■ Supplied data
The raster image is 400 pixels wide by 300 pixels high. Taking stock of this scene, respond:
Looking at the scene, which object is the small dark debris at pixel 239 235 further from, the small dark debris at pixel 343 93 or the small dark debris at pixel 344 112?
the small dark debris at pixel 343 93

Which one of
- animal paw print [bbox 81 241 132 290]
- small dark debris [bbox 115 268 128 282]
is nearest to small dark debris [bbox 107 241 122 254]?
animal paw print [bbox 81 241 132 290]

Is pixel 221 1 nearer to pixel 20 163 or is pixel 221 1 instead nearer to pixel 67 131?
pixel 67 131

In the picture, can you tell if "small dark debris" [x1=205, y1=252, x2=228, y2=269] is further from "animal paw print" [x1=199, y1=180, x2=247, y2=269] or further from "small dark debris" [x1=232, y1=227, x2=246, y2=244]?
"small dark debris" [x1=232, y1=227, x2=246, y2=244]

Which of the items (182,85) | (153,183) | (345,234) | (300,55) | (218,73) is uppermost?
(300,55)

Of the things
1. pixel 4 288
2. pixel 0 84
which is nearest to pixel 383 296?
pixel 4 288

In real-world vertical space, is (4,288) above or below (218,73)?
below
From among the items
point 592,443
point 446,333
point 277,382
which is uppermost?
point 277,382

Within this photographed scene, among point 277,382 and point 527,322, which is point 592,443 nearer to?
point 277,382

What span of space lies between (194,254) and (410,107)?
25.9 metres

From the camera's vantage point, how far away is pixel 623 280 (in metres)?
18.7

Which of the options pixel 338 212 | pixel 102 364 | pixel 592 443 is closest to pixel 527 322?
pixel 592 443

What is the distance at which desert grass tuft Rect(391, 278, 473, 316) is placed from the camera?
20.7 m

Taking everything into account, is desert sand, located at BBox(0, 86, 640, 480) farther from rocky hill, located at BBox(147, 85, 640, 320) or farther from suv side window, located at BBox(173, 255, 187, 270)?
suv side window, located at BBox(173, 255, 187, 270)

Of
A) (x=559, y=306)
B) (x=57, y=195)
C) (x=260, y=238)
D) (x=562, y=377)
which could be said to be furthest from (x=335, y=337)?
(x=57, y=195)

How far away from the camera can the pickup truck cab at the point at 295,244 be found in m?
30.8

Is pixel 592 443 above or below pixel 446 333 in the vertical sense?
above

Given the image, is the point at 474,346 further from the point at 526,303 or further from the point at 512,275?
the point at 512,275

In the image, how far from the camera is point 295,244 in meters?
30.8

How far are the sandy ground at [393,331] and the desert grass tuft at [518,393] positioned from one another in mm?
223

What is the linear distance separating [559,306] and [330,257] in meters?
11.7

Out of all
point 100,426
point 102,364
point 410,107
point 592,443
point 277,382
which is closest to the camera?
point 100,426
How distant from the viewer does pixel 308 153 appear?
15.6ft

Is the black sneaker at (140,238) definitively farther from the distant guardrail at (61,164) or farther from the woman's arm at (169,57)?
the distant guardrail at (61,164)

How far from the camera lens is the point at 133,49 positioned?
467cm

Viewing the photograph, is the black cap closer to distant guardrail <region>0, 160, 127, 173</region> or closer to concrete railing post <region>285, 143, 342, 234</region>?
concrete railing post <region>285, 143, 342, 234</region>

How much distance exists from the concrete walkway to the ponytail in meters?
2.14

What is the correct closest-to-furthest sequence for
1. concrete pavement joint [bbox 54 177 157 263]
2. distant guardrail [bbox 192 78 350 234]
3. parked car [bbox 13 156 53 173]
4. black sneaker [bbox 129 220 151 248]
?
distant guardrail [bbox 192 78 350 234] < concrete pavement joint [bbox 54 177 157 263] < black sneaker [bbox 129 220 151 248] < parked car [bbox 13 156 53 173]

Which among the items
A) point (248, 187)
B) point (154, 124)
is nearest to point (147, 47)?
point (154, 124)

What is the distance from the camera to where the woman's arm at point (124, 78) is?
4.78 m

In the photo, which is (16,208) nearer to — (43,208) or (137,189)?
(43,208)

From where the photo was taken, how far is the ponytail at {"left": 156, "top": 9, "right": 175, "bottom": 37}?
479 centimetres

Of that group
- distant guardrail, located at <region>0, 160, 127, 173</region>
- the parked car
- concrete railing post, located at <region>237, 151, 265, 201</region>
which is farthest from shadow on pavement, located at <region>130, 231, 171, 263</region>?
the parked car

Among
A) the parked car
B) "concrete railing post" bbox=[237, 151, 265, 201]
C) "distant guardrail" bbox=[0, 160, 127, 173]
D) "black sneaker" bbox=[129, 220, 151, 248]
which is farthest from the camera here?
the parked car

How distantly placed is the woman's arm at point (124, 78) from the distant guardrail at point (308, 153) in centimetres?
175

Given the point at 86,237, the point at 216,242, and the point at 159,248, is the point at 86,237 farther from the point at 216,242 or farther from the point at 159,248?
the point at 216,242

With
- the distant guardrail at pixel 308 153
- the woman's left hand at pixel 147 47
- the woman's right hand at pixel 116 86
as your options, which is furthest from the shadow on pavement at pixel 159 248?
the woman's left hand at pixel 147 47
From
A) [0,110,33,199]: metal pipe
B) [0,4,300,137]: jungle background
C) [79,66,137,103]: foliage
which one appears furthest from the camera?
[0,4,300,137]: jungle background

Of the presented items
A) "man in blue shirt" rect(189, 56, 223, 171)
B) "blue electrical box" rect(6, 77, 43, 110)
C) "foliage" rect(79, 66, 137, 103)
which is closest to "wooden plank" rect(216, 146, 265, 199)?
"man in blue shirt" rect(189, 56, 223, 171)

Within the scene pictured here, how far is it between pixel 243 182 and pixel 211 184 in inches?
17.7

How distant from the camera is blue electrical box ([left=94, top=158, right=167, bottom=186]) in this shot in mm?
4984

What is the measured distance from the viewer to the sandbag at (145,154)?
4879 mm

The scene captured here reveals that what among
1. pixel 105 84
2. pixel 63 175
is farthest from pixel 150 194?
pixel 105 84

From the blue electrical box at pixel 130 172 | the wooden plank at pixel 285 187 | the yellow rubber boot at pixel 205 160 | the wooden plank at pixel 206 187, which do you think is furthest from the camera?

■ Objective
Copy out every line of the records above, word for word and unchanged.

■ Complete output
The raster image is 400 pixels wide by 300 pixels high. Taking stock of this scene, respond:
Looking at the scene, which object is the small dark debris at pixel 239 235 further from, the small dark debris at pixel 343 93 or the small dark debris at pixel 344 112?
the small dark debris at pixel 343 93

Which one of
- animal paw print [bbox 81 241 132 290]
- small dark debris [bbox 115 268 128 282]
is nearest to small dark debris [bbox 107 241 122 254]?
animal paw print [bbox 81 241 132 290]

Is pixel 221 1 nearer to pixel 20 163 or is pixel 221 1 instead nearer to pixel 67 131?
pixel 67 131

In the picture, can you tell if "small dark debris" [x1=205, y1=252, x2=228, y2=269] is further from "animal paw print" [x1=199, y1=180, x2=247, y2=269] or further from "small dark debris" [x1=232, y1=227, x2=246, y2=244]?
"small dark debris" [x1=232, y1=227, x2=246, y2=244]

Which of the items (182,85) | (153,183) | (345,234) | (300,55) | (218,73) is uppermost?
(300,55)

Of the things
1. pixel 4 288
2. pixel 0 84
which is nearest to pixel 383 296?
pixel 4 288

In real-world vertical space, is (4,288) above or below (218,73)?
below
From among the items
point 592,443
point 446,333
point 277,382
which is uppermost?
point 277,382

Within this photographed scene, among point 277,382 and point 527,322, which is point 592,443 nearer to?
point 277,382

What span of space lies between (194,254) and (410,107)?
25.9 metres

From the camera's vantage point, how far away is pixel 623 280 (in metres)?
18.7

Which of the options pixel 338 212 | pixel 102 364 | pixel 592 443 is closest to pixel 527 322?
pixel 592 443

What is the distance at which desert grass tuft Rect(391, 278, 473, 316) is placed from the camera?
20.7 m

Taking everything into account, is desert sand, located at BBox(0, 86, 640, 480) farther from rocky hill, located at BBox(147, 85, 640, 320) or farther from suv side window, located at BBox(173, 255, 187, 270)?
suv side window, located at BBox(173, 255, 187, 270)

Of
A) (x=559, y=306)
B) (x=57, y=195)
C) (x=260, y=238)
D) (x=562, y=377)
which could be said to be furthest from (x=335, y=337)?
(x=57, y=195)

How far away from the camera can the pickup truck cab at the point at 295,244 be found in m?
30.8

Is pixel 592 443 above or below pixel 446 333 in the vertical sense?
above

Given the image, is the point at 474,346 further from the point at 526,303 or further from the point at 512,275?
the point at 512,275

In the image, how far from the camera is point 295,244 in meters?
30.8

How far are the sandy ground at [393,331] and the desert grass tuft at [518,393] positioned from one another in mm?
223

What is the linear distance separating [559,306] and [330,257] in meters?
11.7

Out of all
point 100,426
point 102,364
point 410,107
point 592,443
point 277,382
which is closest to the camera?
point 100,426
How distant from the viewer does pixel 308 153 appear?
15.6ft

Is the black sneaker at (140,238) definitively farther from the distant guardrail at (61,164) or farther from the woman's arm at (169,57)?
the distant guardrail at (61,164)

How far from the camera lens is the point at 133,49 positioned?
467cm

Viewing the photograph, is the black cap closer to distant guardrail <region>0, 160, 127, 173</region> or closer to concrete railing post <region>285, 143, 342, 234</region>?
concrete railing post <region>285, 143, 342, 234</region>

How much distance exists from the concrete walkway to the ponytail in meters?
2.14

What is the correct closest-to-furthest sequence for
1. concrete pavement joint [bbox 54 177 157 263]
2. distant guardrail [bbox 192 78 350 234]
3. parked car [bbox 13 156 53 173]
4. black sneaker [bbox 129 220 151 248]
?
distant guardrail [bbox 192 78 350 234] < concrete pavement joint [bbox 54 177 157 263] < black sneaker [bbox 129 220 151 248] < parked car [bbox 13 156 53 173]

Which among the items
A) point (248, 187)
B) point (154, 124)
is nearest to point (147, 47)?
point (154, 124)

What is the distance from the camera to where the woman's arm at point (124, 78) is?
4.78 m

In the photo, which is (16,208) nearer to — (43,208) or (137,189)?
(43,208)

From where the photo was taken, how far is the ponytail at {"left": 156, "top": 9, "right": 175, "bottom": 37}?
479 centimetres

Of that group
- distant guardrail, located at <region>0, 160, 127, 173</region>
- the parked car
- concrete railing post, located at <region>237, 151, 265, 201</region>
which is farthest from shadow on pavement, located at <region>130, 231, 171, 263</region>?
the parked car

Among
A) the parked car
B) "concrete railing post" bbox=[237, 151, 265, 201]
C) "distant guardrail" bbox=[0, 160, 127, 173]
D) "black sneaker" bbox=[129, 220, 151, 248]
which is farthest from the camera here?
the parked car

How distantly placed is the woman's arm at point (124, 78) from the distant guardrail at point (308, 153) in centimetres?
175

Given the point at 86,237, the point at 216,242, and the point at 159,248, is the point at 86,237 farther from the point at 216,242 or farther from the point at 159,248?
the point at 216,242

With
- the distant guardrail at pixel 308 153
- the woman's left hand at pixel 147 47
- the woman's right hand at pixel 116 86
as your options, which is furthest from the shadow on pavement at pixel 159 248?
the woman's left hand at pixel 147 47
From
A) [0,110,33,199]: metal pipe
B) [0,4,300,137]: jungle background
C) [79,66,137,103]: foliage
which one appears furthest from the camera?
[0,4,300,137]: jungle background

Of the presented items
A) "man in blue shirt" rect(189, 56, 223, 171)
B) "blue electrical box" rect(6, 77, 43, 110)
C) "foliage" rect(79, 66, 137, 103)
which is closest to "wooden plank" rect(216, 146, 265, 199)?
"man in blue shirt" rect(189, 56, 223, 171)

Within the scene pictured here, how far is it between pixel 243 182 and pixel 211 184 in inches?
17.7

How distant from the camera is blue electrical box ([left=94, top=158, right=167, bottom=186]) in this shot in mm?
4984

What is the measured distance from the viewer to the sandbag at (145,154)?
4879 mm

The scene captured here reveals that what among
1. pixel 105 84
2. pixel 63 175
is farthest from pixel 150 194?
pixel 105 84

From the blue electrical box at pixel 130 172 | the wooden plank at pixel 285 187 | the yellow rubber boot at pixel 205 160 | the wooden plank at pixel 206 187, which do you think is furthest from the camera?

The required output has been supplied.